A simple manufacturing account has 2 sections:
- Prime cost section: Prime costs are the direct costs associated with production, such as direct labor and materials.
- Factory overheads: Overheads are the indirect costs associated with production, costs that cannot be traced to individual units of a product. Factory overheads are the overheads that are incurred by a factory, such as rent, electricity and supervisor’s salary.
Both of these types of costs are combined in the manufacturing account to give the cost of production.

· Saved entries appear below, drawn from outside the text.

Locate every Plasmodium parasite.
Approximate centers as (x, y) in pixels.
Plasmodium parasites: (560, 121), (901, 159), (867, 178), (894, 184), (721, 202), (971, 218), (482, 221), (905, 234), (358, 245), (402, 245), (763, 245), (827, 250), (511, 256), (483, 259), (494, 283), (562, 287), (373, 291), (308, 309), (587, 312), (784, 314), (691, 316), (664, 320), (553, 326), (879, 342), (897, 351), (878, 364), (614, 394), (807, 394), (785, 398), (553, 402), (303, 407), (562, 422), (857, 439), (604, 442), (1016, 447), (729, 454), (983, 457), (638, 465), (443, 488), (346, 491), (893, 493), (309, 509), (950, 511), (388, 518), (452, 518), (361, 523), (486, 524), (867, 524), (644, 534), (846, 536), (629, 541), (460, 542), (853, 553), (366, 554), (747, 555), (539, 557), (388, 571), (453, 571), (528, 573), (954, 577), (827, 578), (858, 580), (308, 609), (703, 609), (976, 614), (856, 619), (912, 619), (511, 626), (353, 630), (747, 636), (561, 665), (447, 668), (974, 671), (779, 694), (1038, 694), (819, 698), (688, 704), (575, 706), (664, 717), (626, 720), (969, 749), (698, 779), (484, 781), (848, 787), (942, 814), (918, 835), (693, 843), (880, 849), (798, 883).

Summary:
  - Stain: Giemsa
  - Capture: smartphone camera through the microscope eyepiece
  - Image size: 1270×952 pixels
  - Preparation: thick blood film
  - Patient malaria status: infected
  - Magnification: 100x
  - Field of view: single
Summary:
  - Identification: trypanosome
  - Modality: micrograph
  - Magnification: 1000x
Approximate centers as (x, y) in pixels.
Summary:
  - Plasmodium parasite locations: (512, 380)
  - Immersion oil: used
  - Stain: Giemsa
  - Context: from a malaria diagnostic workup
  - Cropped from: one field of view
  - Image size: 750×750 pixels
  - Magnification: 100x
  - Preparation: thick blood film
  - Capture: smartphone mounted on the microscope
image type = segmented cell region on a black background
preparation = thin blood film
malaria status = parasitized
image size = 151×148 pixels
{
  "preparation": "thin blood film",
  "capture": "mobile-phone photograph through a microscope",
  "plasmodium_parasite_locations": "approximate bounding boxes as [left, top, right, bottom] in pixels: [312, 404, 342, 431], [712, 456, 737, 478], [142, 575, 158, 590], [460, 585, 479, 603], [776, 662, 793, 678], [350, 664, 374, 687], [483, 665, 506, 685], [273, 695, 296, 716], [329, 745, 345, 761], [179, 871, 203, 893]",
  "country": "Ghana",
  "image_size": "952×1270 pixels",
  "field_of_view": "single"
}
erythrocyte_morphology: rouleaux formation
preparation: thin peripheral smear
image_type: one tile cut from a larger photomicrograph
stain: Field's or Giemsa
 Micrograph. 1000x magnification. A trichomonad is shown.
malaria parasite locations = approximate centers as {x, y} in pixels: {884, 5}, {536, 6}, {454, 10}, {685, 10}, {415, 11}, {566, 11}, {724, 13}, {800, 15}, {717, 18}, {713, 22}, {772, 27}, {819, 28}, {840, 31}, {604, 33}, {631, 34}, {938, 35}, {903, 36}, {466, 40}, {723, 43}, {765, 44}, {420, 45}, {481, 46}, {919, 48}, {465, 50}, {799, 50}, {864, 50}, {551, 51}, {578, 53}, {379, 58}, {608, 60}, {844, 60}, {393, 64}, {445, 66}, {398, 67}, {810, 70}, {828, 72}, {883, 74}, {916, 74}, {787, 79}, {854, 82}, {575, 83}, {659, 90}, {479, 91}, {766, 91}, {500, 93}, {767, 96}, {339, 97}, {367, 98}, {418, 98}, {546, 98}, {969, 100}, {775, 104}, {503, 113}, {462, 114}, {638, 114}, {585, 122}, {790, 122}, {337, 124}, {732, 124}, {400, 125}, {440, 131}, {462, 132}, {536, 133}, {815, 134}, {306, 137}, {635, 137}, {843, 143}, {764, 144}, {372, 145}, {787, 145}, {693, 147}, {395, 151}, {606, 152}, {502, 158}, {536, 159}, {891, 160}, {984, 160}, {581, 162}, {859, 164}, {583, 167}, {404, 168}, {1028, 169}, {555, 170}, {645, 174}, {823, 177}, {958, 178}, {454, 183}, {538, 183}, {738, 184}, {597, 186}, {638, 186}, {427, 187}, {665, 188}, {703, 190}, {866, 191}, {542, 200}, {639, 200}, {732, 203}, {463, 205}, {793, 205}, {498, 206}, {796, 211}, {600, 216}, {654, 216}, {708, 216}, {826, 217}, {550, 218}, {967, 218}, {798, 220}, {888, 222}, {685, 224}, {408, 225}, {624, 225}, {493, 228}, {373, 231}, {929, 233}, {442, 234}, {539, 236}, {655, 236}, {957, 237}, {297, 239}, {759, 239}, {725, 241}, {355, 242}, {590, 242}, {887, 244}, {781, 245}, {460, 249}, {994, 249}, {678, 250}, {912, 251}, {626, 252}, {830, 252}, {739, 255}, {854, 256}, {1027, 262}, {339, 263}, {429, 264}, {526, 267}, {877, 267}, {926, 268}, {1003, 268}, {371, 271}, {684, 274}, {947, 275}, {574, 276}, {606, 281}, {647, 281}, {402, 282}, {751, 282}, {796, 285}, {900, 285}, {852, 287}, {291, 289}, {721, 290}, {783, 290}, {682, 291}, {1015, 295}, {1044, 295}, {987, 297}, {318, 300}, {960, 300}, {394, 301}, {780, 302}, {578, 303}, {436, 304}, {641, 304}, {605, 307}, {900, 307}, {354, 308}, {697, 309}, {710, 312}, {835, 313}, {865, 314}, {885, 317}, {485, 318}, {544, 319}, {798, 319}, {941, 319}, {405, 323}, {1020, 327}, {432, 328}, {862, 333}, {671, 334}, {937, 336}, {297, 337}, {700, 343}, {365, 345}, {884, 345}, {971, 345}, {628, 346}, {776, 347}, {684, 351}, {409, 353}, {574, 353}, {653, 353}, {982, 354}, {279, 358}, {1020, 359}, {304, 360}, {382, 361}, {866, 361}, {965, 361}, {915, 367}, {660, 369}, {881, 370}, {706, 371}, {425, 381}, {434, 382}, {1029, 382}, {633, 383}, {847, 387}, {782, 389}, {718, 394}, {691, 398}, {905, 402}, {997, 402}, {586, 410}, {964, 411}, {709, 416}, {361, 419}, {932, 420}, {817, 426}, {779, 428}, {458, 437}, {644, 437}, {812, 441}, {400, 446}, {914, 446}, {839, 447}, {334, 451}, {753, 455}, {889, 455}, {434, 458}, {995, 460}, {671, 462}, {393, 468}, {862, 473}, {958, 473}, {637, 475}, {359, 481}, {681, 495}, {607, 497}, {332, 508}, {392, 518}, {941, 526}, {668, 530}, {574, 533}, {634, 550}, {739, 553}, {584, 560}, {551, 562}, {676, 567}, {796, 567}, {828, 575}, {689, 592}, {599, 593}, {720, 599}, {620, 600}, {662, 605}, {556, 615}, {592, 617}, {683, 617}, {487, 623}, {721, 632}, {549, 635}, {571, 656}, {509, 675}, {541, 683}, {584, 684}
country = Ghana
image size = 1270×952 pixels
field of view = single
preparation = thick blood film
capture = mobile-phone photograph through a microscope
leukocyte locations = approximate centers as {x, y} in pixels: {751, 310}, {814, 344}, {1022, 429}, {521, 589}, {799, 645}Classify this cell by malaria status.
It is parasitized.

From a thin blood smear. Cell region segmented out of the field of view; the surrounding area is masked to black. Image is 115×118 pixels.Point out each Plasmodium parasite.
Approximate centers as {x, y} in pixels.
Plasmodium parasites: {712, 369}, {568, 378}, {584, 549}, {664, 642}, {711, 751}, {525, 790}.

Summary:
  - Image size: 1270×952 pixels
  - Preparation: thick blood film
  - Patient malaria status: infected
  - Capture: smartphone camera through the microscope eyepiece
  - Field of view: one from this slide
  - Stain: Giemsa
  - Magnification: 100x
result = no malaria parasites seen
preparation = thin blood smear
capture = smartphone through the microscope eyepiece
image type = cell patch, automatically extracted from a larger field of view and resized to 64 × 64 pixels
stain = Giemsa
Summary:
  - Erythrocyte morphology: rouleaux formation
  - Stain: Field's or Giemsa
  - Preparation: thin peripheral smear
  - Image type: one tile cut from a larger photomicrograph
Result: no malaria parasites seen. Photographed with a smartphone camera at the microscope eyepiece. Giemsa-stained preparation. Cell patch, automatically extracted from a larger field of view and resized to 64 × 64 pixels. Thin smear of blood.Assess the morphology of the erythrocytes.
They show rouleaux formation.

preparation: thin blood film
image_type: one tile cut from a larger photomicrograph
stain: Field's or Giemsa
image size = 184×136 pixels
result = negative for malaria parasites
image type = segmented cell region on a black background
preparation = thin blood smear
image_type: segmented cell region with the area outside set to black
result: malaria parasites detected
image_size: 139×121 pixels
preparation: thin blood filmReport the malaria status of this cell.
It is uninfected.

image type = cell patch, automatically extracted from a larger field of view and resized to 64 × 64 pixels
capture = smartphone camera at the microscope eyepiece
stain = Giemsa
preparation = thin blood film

Hence, the Cost of Production = Prime Cost + Factory Overheads
There are 3 types of inventories that are held by a manufacturing business. Raw materials refer to the factor inputs that are used to manufacture products. Finished goods are goods that have undergone the entire manufacturing process and are ready to be sold to consumers. Lastly, work-in-progress goods are those goods that are still in the process of being manufactured.
In the manufacturing account, you must start with the opening inventory value for raw materials followed by purchases of raw materials (and any adjustments, like carriage inwards) and net purchases. Then, the closing inventory is subtracted from the total of these two figures to get the cost of raw materials consumed.
Then, other direct costs such as wages of direct labor, are added to this figure to calculate the total prime cost. The next section is the factory overheads section which includes things like insurance, depreciation and rent.
To the total of all of these sections, the opening inventory of work in progress goods is added and its closing inventory is subtracted. The final figure is the cost of production of manufactured goods.